Veron: “Messi non è Maradona. Da Sarri avrei voluto una cosa”

Juan Sebastian Veron, ieri a Parma per un’esibizione nell’ambito del progetto «Serie A – Operazione Nostalgia», autentico signore del centrocampo tra la fine degli anni Novanta e la prima decade dei Duemila, era consapevole di dover soffrire osservando la sua Argentina al Mondiale

Qual è il problema dell’Argentina?

«Tanto semplice da vedere quanto difficile da risolvere. Ciò che avviene in campo è lo specchio di quello che c’è fuori. In campo i giocatori fanno casino, perché fuori, nella federazione, nell’ambiente, c’è casino. Chiaro, no?».

Rischiare di uscire dal Mondiale pur avendo Messi in squadra è una specie di delitto, non crede?

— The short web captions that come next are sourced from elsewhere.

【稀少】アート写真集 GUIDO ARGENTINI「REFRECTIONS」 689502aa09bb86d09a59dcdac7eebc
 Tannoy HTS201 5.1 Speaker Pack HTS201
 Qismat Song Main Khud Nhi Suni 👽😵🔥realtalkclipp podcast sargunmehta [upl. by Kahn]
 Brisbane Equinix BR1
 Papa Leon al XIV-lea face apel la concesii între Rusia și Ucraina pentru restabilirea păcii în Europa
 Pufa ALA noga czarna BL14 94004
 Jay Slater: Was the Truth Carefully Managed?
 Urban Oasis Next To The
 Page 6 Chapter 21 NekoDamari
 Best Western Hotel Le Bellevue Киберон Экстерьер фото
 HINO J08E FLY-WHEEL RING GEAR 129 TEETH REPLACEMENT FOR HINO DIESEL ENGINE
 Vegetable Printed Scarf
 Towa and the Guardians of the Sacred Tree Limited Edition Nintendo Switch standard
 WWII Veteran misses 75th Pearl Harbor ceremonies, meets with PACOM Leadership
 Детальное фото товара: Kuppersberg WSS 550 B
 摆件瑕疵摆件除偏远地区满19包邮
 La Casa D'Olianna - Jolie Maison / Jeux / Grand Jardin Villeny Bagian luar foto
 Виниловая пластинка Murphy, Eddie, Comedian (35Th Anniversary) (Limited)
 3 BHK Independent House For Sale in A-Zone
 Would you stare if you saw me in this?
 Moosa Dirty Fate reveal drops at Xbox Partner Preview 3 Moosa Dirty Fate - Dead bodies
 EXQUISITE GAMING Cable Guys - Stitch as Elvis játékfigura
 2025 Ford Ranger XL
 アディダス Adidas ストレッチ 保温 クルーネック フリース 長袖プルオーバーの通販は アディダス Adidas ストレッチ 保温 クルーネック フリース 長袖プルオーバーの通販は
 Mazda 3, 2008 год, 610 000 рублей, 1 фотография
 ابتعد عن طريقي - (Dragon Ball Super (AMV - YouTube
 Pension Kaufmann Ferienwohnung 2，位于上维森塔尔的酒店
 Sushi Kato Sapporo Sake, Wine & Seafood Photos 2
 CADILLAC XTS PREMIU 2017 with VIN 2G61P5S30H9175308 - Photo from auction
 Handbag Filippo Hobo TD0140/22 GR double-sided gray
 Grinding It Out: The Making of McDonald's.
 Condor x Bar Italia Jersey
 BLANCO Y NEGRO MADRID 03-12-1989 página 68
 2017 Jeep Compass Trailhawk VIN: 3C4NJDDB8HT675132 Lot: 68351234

«Il fatto è che non basta uno solo per vincere, questo dice il calcio moderno. Messi non è Maradona, e lo sostengo io che ho giocato assieme a tutt’e due. Con Diego eravamo nel Boca Juniors, con Leo in Nazionale. Ebbene vi garantisco che Diego era un trascinatore, un punto di riferimento, uno su cui sapevi di poterti appoggiare in qualsiasi momento. Messi no, è molto timido, chiuso. Forse è un leader in un gruppo ristretto, ma non in un ambiente come la Nazionale. Non sono in discussione le qualità tecniche, ma caratteriali».

C’è una squadra in Italia che l’ha impressionata ultimamente?

«Nessun dubbio: il Napoli. Sarri è fantastico. Giocavano a memoria, mi sarebbe piaciuto stare in quella squadra. Meglio: mi sarebbe piaciuto che lui avesse allenato il mio grande Parma, con Chiesa e Crespo davanti, io, Dinone Baggio e Boghossian in mezzo, Cannavaro, Sensini e Thuram in difesa, Buffon in porta. Quanto ci saremmo divertiti!».